BFCVTNT

Single-precision down convert and narrow to BFloat16 (top, predicated)

Convert to BFloat16 from single-precision in each active floating-point element of the source vector, and place the results in the odd-numbered 16-bit elements of the destination vector, leaving the even-numbered elements unchanged. Inactive elements in the destination vector register remain unmodified or are set to zero, depending on whether merging or zeroing predication is selected.

ID_AA64ZFR0_EL1.BF16 indicates whether this instruction is implemented.

Encoding: Merging

Variants: (FEAT_SVE || FEAT_SME) && FEAT_BF16 ((FEAT_SVE || FEAT_SME) && FEAT_BF16)

313029282726252423222120191817161514131211109876543210
0110010010001010101
opcopc2PgZnZd

BFCVTNT <Zd>.H, <Pg>/M, <Zn>.S

Decoding algorithm

if ((!IsFeatureImplemented(FEAT_SVE) && !IsFeatureImplemented(FEAT_SME)) ||
    !IsFeatureImplemented(FEAT_BF16)) then EndOfDecode(Decode_UNDEF);
constant integer g = UInt(Pg);
constant integer n = UInt(Zn);
constant integer d = UInt(Zd);
constant boolean merging = TRUE;

Encoding: Zeroing

Variants: FEAT_SVE2p2 || FEAT_SME2p2 (FEAT_SVE2p2 || FEAT_SME2p2)

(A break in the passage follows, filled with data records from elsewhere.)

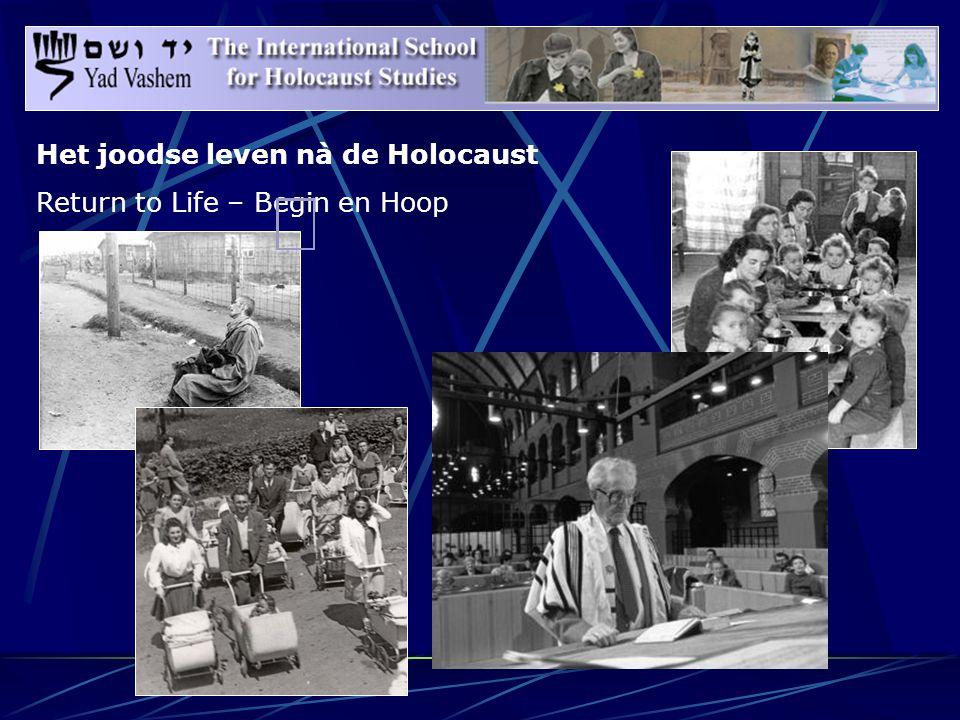 Het joodse leven nà de Holocaust Return to Life – Begin en Hoop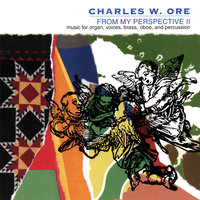 From My Perspective II — Charles W. Ore
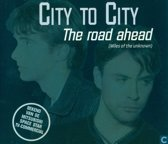 City To City - The Road Ahead 4 Versions CD Maxi Single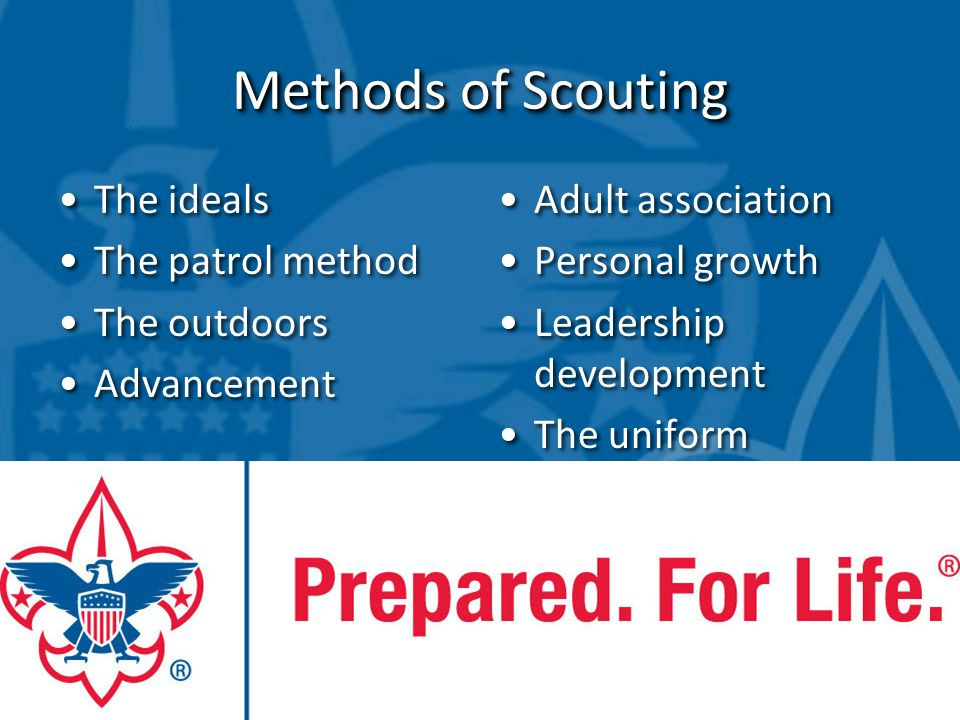 Methods of Scouting The ideals The patrol method The outdoors Advancement The ideals The patrol method The outdoors Advancement Adult association Pers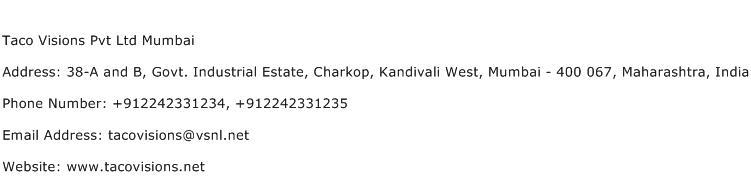 Taco Visions Pvt Ltd Mumbai Address Contact Number
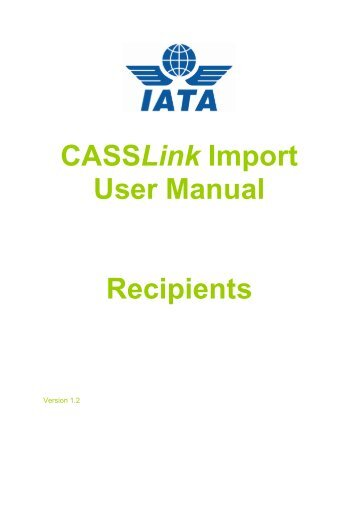 CASSLink Import User Manual Recipients - IATA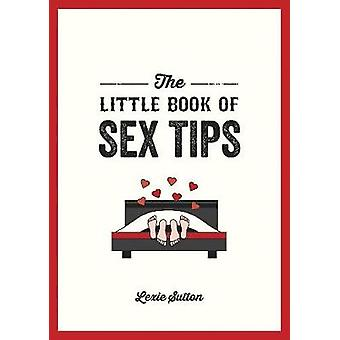 The Little Book of Sex Tips Tantalizing Tips Tricks and Ideas to Spice Up Your Sex Life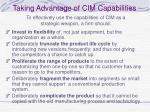 taking advantage of cim capabilities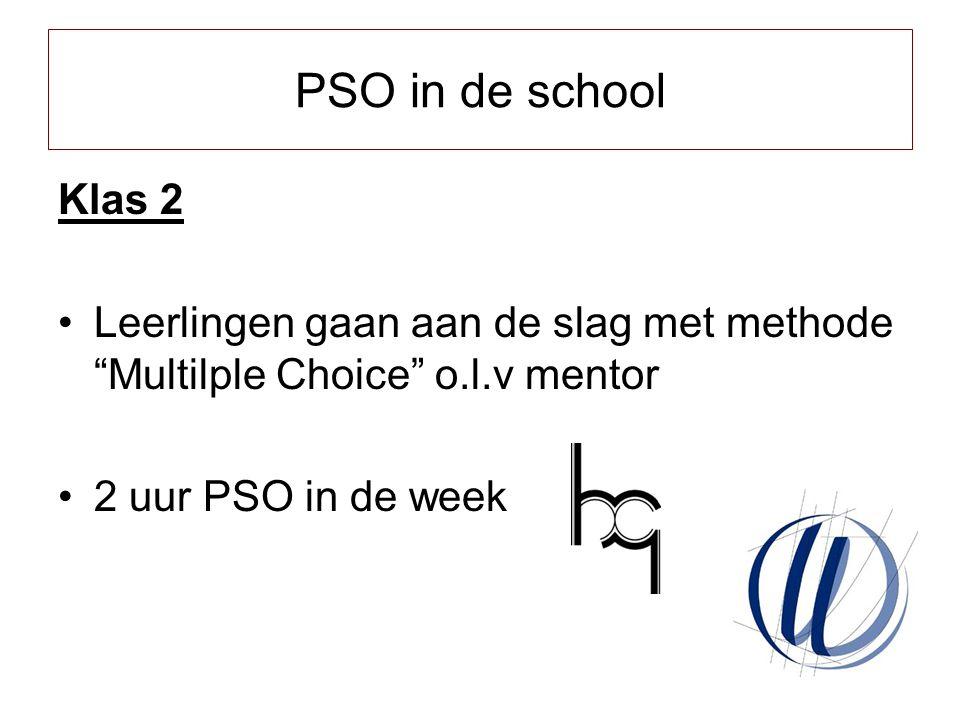 PSO in de school Klas 2. Leerlingen gaan aan de slag met methode Multilple Choice o.l.v mentor. 2 uur PSO in de week.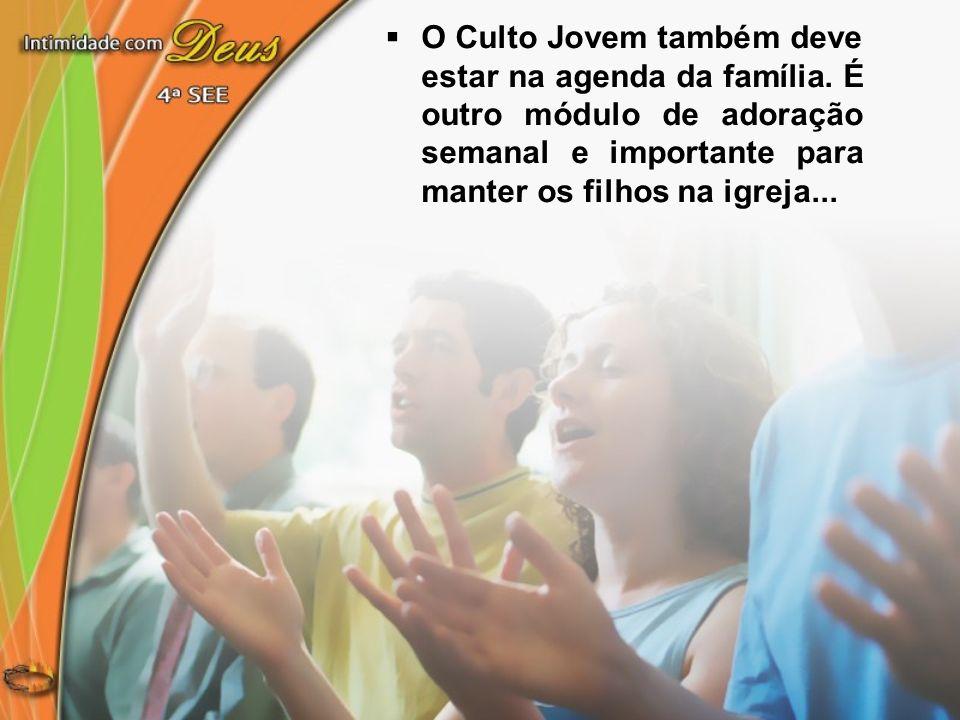O Culto Jovem também deve estar na agenda da família. É outro módulo de adoração semanal e importante para manter os filhos na igreja...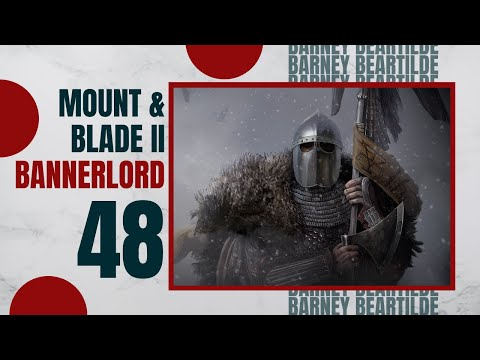 Let's Play MOUNT AND BLADE 2 BANNERLORD Gameplay Part 48 (BARNEY INTERRUPTED)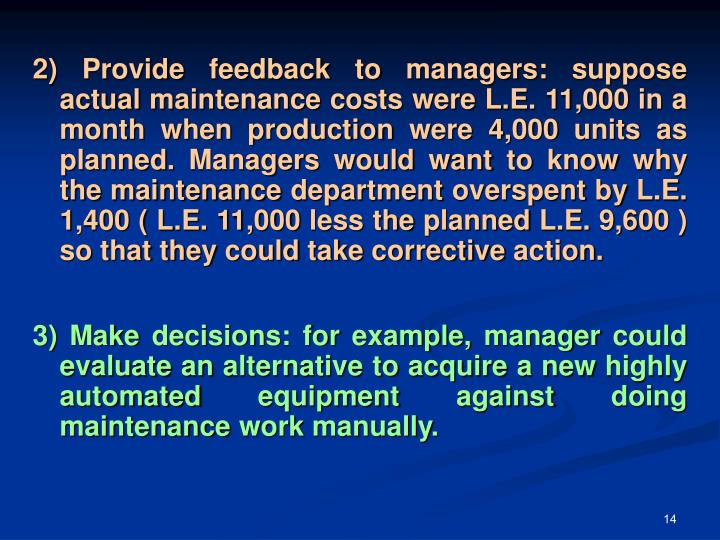 2) Provide feedback to managers: suppose actual maintenance costs were L.E. 11,000 in a month when production were 4,000 units as planned. Managers would want to know why the maintenance department overspent by L.E. 1,400 ( L.E. 11,000 less the planned L.E. 9,600 ) so that they could take corrective action.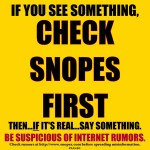 See Something? Check Snopes!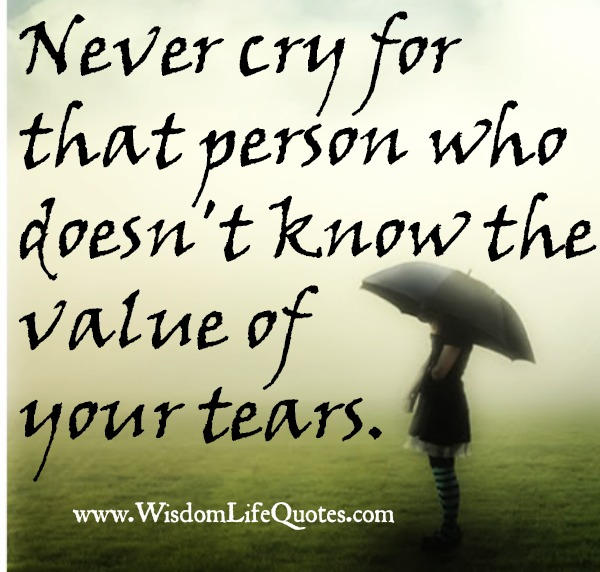 People who doesn't know the value of your tears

313029282726252423222120191817161514131211109876543210
0110010010000010101
opcopc2PgZnZd

BFCVTNT <Zd>.H, <Pg>/Z, <Zn>.S

Decoding algorithm

if !IsFeatureImplemented(FEAT_SVE2p2) && !IsFeatureImplemented(FEAT_SME2p2) then
    EndOfDecode(Decode_UNDEF);
constant integer g = UInt(Pg);
constant integer n = UInt(Zn);
constant integer d = UInt(Zd);
constant boolean merging = FALSE;

Operation

CheckSVEEnabled();
constant integer VL = CurrentVL;
constant integer PL = VL DIV 8;
constant integer elements = VL DIV 32;
constant bits(PL) mask = P[g, PL];
constant bits(VL) operand = if AnyActiveElement(mask, 32) then Z[n, VL] else Zeros(VL);
bits(VL) result = Z[d, VL];

for e = 0 to elements-1
    if ActivePredicateElement(mask, e, 32) then
        constant bits(32) element = Elem[operand, e, 32];
        Elem[result, 2*e+1, 16] = FPConvertBF(element, FPCR);
    elsif !merging then
        Elem[result, 2*e+1, 16] = Zeros(16);

Z[d, VL] = result;

Explanations

<Zd>: Is the name of the destination scalable vector register, encoded in the "Zd" field.
<Pg>: Is the name of the governing scalable predicate register P0-P7, encoded in the "Pg" field.
<Zn>: Is the name of the source scalable vector register, encoded in the "Zn" field.